_目的 1_. 点群測量についての文章によると、数ヘクタール規模の造成地での地形測量で、UAV(ドローン)写真測量ならどのくらいの時間で完了したと報告されていますか。
_目的 2_. 点群測量についての文章の続きを、最後の文の後から書いてください。

_選択した抜粋_.
·····
本記事では、点群とは何か、その測量分野で注目される理由や従来手法との違いをわかりやすく解説します。さらに、点群測量が現場にもたらす「スピード」「精度」「省人化」の3つの革命的メリットを具体的に紹介し、出来形管理、土量計算、現況調査といった活用シーンを取り上げます。後半では、スマホ測量(LRTKなど)による手軽な3D点群計測の実践例や、導入にあたっての注意点・費用対効果・社内展開のヒントも紹介します。点群技術による建設DXの最新動向を知り、測量業務の効率化と革新の参考にしていただければ幸いです。
点群とは何か?測量分野で注目される理由
点群データ(point cloud)とは、その名の通り無数の点の集まりによって構成される3次元データです。各点にはXYZの座標値のほか、色彩や反射強度などの情報を付加することもでき、点の密度が高く位置情報が正確であれば、写真に近い精度で対象物を3Dモデル化できるのが特徴です。点群データは、地上型や搭載型のレーザースキャナー(LiDAR)やドローンを用いた写真測量(フォトグラメトリ)などによって取得できます。このように大量の点を空間的に取得できるため、従来は測りにくかった複雑な地形や大規模構造物も非接触で容易に3D計測・記録できる点が優れています。また、近年の国や業界の推進もあり、点群技術は測量のデジタル変革(DX)を担う存在として大きな注目を集めています。人手不足や安全性向上へのニーズが高まる中、点群の導入によって少人数・短時間で現場を詳細に把握できる意義はますます大きくなっています。
従来の測量手法と点群測量の違い
従来主流のトータルステーション(TS)は1点ずつターゲット(プリズム)を狙って距離・角度を測定する機器で、非常に高精度ながら一度に取得できるのは選択した点のみです。一方でレーザースキャナーや写真測量による点群測量では、視界に入る範囲の面をまとめて短時間で計測できるため、TSが「点」で測るのに対し点群測量は「面」を丸ごと捉えるイメージになります。例えば、数ヘクタール規模の造成地での地形測量ではTSで約3日かかる作業が、地上 型レーザースキャナーなら約2日、UAV(ドローン)写真測量なら半日程度で完了したとの報告があります。このように取得効率に大きな差があり、加えてTSは通常2人1組での作業が必要なのに対し、レーザースキャンやドローン測量は1人でも実施できるため、省力化の面でも優位です。
精度面で見ると、TSは1点ごとの測定精度がミリ単位と非常に高いのに対し、点群測量も近年の機器性能向上や解析技術の進歩により数センチ~数ミリ程度の精度を達成するケースが増えてきました。もっとも、点群データの絶対精度を保証するには基準点による較正や後処理が不可欠であり、TSで取得した基準点に基づいて点群に座標を与えるハイブリッド測量が一般的です。それぞれの手法には弱点もあり、レーザースキャナーでは黒色や光沢のある物体、ガラス面などは反射が弱く点が欠落しやすいほか、機器から見えない死角の裏側は取得できません。一方TSは人力で測点を増やす必要があるため短時間に得られる点の数に限りがあり、複雑形状の全体把握に時間を要するという課題があります。目的に応じて両者を適切に使い分け、必要に応じて補完し合うことが重要です。
·····
_抽出した記録_.
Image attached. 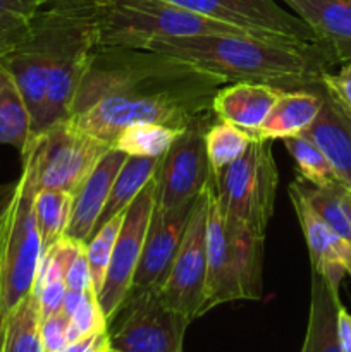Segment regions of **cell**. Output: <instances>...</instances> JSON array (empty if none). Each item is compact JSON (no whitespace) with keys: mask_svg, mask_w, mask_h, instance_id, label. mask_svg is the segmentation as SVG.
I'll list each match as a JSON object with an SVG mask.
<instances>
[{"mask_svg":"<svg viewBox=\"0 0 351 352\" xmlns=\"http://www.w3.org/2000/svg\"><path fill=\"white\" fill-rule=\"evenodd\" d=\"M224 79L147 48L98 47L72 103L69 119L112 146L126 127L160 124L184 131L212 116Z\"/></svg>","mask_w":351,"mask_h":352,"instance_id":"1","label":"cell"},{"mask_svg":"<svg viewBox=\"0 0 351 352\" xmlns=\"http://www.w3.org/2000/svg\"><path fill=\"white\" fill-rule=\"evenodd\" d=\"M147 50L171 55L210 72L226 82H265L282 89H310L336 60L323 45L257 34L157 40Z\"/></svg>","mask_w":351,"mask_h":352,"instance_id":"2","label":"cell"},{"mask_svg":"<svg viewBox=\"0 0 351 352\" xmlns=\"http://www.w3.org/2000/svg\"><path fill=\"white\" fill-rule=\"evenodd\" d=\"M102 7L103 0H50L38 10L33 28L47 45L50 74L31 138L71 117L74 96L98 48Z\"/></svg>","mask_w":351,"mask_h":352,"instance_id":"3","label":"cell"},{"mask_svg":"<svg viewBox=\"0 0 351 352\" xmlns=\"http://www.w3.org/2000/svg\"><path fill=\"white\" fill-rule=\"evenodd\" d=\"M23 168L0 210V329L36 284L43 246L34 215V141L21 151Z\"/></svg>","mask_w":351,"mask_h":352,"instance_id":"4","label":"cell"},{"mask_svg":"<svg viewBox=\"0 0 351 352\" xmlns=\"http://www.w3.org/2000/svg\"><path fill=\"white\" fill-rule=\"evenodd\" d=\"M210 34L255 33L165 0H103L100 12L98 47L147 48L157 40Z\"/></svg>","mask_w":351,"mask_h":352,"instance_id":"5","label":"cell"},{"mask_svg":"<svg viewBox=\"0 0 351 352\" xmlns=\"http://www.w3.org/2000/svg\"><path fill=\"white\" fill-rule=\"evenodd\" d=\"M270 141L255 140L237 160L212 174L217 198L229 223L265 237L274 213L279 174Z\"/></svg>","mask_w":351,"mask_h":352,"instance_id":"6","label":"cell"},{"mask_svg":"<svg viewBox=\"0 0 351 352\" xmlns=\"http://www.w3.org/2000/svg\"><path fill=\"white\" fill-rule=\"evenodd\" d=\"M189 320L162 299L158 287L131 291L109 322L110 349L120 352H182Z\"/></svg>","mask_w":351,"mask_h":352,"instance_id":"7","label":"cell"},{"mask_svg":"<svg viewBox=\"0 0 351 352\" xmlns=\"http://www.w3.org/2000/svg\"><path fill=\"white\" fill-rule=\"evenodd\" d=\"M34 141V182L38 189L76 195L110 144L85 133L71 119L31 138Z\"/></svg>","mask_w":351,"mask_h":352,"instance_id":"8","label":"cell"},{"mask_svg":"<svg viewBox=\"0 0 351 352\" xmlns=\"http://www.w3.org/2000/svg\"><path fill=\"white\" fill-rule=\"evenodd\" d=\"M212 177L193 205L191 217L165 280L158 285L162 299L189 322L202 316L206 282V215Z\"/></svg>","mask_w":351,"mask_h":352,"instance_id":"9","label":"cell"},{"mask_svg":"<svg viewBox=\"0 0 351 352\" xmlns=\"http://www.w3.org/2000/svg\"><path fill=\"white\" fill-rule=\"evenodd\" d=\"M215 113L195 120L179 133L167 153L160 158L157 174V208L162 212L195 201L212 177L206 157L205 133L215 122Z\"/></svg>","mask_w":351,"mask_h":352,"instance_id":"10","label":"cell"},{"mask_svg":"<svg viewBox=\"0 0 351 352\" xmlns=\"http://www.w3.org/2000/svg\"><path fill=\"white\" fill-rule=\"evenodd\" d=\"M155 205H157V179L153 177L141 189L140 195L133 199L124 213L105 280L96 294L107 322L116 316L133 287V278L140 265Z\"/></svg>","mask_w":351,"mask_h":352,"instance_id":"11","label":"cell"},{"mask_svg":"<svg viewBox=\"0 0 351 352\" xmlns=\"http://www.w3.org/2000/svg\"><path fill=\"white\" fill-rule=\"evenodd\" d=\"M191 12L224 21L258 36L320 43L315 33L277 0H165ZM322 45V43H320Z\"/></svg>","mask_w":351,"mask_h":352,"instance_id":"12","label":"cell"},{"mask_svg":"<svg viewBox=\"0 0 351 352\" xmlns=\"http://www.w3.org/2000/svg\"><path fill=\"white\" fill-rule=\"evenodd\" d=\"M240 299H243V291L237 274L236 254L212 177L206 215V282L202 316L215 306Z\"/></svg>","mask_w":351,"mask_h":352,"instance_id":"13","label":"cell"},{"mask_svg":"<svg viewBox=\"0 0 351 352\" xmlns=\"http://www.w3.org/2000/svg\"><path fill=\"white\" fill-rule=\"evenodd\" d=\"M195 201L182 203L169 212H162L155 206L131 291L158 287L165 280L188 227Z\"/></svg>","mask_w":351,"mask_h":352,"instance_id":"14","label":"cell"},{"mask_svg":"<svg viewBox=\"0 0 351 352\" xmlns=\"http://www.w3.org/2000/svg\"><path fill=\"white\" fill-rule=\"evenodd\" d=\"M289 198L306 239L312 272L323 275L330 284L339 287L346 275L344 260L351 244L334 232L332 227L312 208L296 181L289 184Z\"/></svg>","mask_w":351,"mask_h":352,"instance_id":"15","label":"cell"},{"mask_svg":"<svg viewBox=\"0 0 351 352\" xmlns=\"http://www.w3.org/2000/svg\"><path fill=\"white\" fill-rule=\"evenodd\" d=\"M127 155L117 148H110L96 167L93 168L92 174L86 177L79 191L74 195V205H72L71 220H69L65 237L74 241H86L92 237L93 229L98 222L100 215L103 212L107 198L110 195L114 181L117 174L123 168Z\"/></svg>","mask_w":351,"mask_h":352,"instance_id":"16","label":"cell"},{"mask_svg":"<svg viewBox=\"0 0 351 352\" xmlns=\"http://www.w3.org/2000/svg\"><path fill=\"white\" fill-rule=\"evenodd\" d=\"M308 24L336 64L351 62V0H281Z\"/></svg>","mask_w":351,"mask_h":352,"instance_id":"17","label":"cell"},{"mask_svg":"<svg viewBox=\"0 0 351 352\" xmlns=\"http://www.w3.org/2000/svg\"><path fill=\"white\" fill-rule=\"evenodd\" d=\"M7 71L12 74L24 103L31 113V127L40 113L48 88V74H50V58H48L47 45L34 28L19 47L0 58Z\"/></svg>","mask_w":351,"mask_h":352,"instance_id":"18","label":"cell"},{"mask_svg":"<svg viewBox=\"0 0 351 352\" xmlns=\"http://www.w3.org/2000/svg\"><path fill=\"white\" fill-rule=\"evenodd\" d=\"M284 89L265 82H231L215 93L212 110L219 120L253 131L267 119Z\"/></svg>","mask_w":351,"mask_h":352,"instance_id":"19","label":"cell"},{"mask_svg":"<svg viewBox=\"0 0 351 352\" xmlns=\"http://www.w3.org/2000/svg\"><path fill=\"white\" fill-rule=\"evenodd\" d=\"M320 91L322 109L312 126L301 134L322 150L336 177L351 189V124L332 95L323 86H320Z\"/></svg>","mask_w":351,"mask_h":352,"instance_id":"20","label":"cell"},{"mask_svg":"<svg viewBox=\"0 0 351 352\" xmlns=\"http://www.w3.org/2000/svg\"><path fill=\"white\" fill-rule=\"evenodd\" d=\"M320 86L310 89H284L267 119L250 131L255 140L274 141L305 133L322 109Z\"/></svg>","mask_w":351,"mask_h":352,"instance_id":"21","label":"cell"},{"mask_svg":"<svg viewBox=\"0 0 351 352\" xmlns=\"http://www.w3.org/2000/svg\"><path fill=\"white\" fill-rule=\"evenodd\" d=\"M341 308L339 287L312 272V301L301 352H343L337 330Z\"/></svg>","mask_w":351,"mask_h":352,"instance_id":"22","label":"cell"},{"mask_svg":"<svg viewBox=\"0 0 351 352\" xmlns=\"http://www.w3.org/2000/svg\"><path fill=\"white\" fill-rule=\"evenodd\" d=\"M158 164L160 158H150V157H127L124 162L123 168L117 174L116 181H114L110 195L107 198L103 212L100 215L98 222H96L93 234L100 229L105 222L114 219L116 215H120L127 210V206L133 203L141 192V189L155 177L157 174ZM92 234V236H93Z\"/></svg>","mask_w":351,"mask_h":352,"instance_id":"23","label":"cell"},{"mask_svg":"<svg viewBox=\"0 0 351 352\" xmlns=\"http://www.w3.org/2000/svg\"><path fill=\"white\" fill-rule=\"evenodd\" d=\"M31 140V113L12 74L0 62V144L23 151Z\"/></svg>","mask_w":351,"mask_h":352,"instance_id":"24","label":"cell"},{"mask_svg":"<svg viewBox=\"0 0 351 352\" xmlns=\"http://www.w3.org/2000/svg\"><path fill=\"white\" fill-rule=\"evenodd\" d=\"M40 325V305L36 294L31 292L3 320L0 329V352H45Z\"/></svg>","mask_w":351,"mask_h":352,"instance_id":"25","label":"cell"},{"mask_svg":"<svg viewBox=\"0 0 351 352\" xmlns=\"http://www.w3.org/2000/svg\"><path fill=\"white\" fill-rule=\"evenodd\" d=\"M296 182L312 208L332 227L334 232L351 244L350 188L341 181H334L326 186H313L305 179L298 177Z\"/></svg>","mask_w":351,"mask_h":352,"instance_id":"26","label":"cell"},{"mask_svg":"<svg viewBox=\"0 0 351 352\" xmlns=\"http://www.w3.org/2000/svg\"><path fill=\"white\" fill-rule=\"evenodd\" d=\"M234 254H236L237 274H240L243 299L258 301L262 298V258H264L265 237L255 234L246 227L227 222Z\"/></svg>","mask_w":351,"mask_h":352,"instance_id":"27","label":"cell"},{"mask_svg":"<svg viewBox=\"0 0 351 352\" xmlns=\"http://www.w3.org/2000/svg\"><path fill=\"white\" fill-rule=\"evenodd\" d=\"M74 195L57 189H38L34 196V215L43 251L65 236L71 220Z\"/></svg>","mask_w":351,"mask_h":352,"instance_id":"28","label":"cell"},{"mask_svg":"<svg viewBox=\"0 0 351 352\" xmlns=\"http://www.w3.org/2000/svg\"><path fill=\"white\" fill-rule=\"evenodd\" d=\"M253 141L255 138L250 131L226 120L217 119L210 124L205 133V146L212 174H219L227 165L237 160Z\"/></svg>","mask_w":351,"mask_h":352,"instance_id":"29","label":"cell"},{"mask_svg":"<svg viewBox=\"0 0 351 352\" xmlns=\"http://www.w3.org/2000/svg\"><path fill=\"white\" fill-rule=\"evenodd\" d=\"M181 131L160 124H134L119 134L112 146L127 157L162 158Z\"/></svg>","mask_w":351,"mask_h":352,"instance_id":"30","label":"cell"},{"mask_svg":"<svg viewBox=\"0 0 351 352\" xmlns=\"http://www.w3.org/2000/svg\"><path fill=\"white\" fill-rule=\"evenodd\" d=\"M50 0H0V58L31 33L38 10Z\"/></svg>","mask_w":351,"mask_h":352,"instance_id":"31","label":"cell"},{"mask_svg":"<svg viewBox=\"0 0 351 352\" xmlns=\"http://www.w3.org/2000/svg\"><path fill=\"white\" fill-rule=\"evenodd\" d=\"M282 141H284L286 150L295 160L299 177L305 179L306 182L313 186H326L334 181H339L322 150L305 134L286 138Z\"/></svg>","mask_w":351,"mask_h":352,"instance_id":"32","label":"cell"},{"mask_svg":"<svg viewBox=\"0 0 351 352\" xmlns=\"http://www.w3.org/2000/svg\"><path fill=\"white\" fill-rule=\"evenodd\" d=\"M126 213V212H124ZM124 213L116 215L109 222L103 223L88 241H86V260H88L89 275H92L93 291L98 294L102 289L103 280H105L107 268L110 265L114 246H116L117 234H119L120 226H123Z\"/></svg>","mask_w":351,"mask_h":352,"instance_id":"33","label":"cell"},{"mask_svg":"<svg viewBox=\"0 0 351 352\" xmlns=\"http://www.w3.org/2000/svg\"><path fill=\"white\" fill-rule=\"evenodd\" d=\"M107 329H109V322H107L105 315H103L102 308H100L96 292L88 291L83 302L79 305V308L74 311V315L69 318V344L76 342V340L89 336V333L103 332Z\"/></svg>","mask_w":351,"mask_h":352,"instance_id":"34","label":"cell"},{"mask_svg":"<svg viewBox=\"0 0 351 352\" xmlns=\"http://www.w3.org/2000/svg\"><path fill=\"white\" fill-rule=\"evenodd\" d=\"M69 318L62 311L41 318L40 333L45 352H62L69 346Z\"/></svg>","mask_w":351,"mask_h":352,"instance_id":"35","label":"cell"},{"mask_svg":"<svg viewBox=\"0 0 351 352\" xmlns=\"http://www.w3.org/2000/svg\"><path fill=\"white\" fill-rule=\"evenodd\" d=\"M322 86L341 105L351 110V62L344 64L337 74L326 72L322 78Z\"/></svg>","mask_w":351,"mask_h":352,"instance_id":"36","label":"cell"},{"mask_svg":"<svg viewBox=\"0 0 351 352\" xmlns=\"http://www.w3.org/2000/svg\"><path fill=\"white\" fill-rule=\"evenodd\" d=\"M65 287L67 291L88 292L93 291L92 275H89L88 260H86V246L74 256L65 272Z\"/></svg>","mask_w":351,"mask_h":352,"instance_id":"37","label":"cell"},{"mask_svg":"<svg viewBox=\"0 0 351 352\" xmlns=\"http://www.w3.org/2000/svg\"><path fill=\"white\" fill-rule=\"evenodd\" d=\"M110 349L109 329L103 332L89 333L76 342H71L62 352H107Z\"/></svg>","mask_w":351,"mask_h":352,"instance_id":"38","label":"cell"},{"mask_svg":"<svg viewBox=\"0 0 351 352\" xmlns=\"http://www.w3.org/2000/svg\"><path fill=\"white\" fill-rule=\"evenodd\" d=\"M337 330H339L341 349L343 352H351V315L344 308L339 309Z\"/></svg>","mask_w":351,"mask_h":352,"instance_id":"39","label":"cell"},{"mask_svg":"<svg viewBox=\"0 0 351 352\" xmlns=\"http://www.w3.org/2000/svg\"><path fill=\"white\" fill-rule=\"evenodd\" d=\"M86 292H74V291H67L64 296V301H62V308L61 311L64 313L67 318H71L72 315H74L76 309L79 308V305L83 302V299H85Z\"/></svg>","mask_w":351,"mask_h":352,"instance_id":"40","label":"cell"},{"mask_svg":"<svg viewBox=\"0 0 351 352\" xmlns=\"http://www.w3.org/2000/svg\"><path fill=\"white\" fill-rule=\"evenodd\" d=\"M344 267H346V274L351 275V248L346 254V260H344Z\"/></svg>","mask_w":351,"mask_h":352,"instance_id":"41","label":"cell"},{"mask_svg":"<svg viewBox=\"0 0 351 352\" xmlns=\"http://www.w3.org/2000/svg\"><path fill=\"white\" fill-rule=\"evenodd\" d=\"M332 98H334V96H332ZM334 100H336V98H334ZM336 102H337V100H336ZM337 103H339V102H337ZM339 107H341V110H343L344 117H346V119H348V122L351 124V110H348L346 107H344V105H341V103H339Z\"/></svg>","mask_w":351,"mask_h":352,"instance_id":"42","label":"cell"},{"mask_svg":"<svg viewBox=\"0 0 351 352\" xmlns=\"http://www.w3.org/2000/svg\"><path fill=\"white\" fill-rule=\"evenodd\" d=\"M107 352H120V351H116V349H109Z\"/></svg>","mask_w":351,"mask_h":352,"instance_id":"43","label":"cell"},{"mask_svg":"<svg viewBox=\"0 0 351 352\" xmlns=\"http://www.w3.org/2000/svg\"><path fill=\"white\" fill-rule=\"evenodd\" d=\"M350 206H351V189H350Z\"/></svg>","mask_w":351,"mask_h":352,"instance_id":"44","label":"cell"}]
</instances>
·····
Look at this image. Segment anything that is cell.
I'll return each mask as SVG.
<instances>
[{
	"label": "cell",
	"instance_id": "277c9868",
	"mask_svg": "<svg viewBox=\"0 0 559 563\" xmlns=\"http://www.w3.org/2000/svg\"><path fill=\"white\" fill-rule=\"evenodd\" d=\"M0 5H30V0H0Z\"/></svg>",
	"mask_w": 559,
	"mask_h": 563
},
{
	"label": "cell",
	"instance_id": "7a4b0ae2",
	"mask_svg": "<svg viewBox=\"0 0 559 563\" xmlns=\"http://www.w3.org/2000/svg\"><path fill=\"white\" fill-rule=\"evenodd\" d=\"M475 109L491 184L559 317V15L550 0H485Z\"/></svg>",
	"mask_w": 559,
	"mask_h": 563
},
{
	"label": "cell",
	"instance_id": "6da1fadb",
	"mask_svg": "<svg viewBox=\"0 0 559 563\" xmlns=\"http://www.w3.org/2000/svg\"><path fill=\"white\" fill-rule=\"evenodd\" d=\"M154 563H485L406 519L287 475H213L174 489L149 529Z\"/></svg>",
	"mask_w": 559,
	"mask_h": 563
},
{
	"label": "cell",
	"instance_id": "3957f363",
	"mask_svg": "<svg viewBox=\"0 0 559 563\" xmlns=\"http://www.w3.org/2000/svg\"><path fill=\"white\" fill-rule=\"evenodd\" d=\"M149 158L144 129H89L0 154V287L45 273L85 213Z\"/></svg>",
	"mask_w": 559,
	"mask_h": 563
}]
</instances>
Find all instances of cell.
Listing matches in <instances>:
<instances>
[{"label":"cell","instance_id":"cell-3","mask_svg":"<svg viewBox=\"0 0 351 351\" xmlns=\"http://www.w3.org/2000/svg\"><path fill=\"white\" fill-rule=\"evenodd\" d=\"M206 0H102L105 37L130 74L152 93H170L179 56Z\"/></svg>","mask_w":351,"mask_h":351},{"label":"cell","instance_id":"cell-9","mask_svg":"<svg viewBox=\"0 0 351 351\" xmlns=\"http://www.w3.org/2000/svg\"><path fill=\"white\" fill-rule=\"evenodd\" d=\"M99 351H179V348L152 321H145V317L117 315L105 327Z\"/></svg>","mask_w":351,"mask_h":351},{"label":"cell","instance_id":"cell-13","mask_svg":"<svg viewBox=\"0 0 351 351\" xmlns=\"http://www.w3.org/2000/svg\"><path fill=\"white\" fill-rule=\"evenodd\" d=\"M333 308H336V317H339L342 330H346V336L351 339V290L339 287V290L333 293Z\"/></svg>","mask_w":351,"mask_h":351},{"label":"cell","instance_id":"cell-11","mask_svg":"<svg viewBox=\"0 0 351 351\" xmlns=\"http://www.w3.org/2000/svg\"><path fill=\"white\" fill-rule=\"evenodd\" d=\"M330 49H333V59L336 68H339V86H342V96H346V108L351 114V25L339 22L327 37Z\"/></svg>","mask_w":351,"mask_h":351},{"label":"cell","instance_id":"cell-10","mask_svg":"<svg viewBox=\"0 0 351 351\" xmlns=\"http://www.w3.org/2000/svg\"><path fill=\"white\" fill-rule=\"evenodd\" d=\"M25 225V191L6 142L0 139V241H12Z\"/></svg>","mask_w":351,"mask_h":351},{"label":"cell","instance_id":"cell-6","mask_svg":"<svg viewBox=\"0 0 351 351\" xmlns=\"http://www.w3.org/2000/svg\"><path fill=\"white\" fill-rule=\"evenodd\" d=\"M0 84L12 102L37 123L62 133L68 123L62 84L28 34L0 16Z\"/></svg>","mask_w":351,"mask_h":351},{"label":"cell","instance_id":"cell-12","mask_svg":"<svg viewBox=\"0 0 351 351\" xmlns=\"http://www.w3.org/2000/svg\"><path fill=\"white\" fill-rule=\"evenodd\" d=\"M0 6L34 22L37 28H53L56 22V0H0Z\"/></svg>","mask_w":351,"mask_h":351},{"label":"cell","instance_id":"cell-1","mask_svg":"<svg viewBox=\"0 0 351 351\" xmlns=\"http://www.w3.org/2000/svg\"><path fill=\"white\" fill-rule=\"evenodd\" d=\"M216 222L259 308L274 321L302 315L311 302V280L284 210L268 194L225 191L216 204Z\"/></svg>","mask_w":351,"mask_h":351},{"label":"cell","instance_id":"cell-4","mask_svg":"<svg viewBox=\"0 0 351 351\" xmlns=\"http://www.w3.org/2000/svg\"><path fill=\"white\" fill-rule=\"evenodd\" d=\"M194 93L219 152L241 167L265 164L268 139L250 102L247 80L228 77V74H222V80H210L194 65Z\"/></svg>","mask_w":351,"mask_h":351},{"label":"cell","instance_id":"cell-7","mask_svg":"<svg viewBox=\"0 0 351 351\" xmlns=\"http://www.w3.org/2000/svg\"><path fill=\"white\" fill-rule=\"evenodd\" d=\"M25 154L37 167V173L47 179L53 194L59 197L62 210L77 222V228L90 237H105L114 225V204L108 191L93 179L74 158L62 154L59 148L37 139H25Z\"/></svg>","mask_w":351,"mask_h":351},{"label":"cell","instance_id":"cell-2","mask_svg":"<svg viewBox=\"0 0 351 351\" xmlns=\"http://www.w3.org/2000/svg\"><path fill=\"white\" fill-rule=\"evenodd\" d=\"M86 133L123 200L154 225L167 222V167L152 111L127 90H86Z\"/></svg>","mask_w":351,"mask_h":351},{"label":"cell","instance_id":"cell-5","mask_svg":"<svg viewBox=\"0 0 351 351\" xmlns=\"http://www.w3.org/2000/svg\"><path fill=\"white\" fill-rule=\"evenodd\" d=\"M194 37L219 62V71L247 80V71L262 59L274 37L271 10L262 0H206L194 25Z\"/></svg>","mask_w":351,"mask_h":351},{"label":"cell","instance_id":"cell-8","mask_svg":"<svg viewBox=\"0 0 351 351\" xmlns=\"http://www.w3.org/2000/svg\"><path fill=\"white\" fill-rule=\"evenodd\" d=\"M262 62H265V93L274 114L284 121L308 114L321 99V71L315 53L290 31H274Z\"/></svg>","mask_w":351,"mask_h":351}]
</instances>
·····
_実行結果 1_. 半日程度で完了したと報告されています。

_実行結果 2_.
点群測量がもたらす3つの現場変革:「スピード」「精度」「省人化」
では、点群技術の導入によって具体的にどのようなメリットが得られるのでしょうか。大きく分けて「スピード」「精度」「省人化」の3つの観点で現場が変革されます。
• 測量スピードの飛躍的向上: 大量のデータを一度に取得できる点群測量では、現地測量に要する時間が大幅に短縮されます。実際、レーザースキャナー搭載ドローンでの測量では従来手法の6分の1の時間で広範囲のデータ取得が完了し、全体の作業時間も半分以下に短縮したという比較実験結果があります。一度のスキャンで現場をほぼ網羅的に記録できるため、撮りこぼしによる再測量も減り、測量工程全体の効率化につながります。
• 測定データの精度・網羅性向上: 点群測量により取得できるデータ量は桁違いに多く、現場を隅々まで記録できるため測量結果の網羅性が向上します。例えば 、完成形の点群データを設計モデルと重ね合わせてカラーマップ表示すれば、一目で高低差や厚みの過不足を把握でき、人手では測定が難しい曲面全体の出来形評価も容易です。また、最新の3Dレーザースキャナーやフォトグラムメトリ技術では、適切な基準点校正のもとで数センチ~数ミリの精度を達成する事例も増えています。広範囲を高精度に取得した点群から断面図や数値地形モデルを作成すれば、設計や施工計画への活用、出来形検証の信頼性も一段と高まります。
• 省人化・安全性の向上: 点群技術は省人化にも直結します。1回の計測で大量の情報が得られるため測量班の人員を削減でき、一人でも現場の測量・出来形確認を完結可能です。熟練オペレーターが不足していても、操作が簡便な3Dスキャンを活用すれば少人数で現場をカバーでき、人手不足対策としても有効でしょう。さらに、遠隔計測が可能な点群技術は安全性向上にも寄与します。人が立ち入りにくい急斜面やトンネル内の計測をロボット・ドローンで行えば、作業員が危険箇所に入らずに必要なデータを取得できます。
点群測量の主な活用シーン
• 出来形管理(出来形測定): 出来形管理とは、完成した構造物や造成地形が設計通りの寸法・形状になっているかを検証する工程です。従来は代表地点を測って図面寸法と照合する方法が一般的でしたが、点群を用いれば完成物を全面的にスキャンして設計3Dデータと隙間なく比較できます。例えば道路やダム堤体の出来形をチェックする際、完成形点群と設計モデルとの差を色分け表示すれば、高低の過不足を一目で把握でき、曲面構造物でも全体の出来形評価が可能です。点群処理ソフト上で自動的に断面図を作成したり、許容誤差を超える箇所を検出したりできるため、検査作業が効率化し信頼性も向上します。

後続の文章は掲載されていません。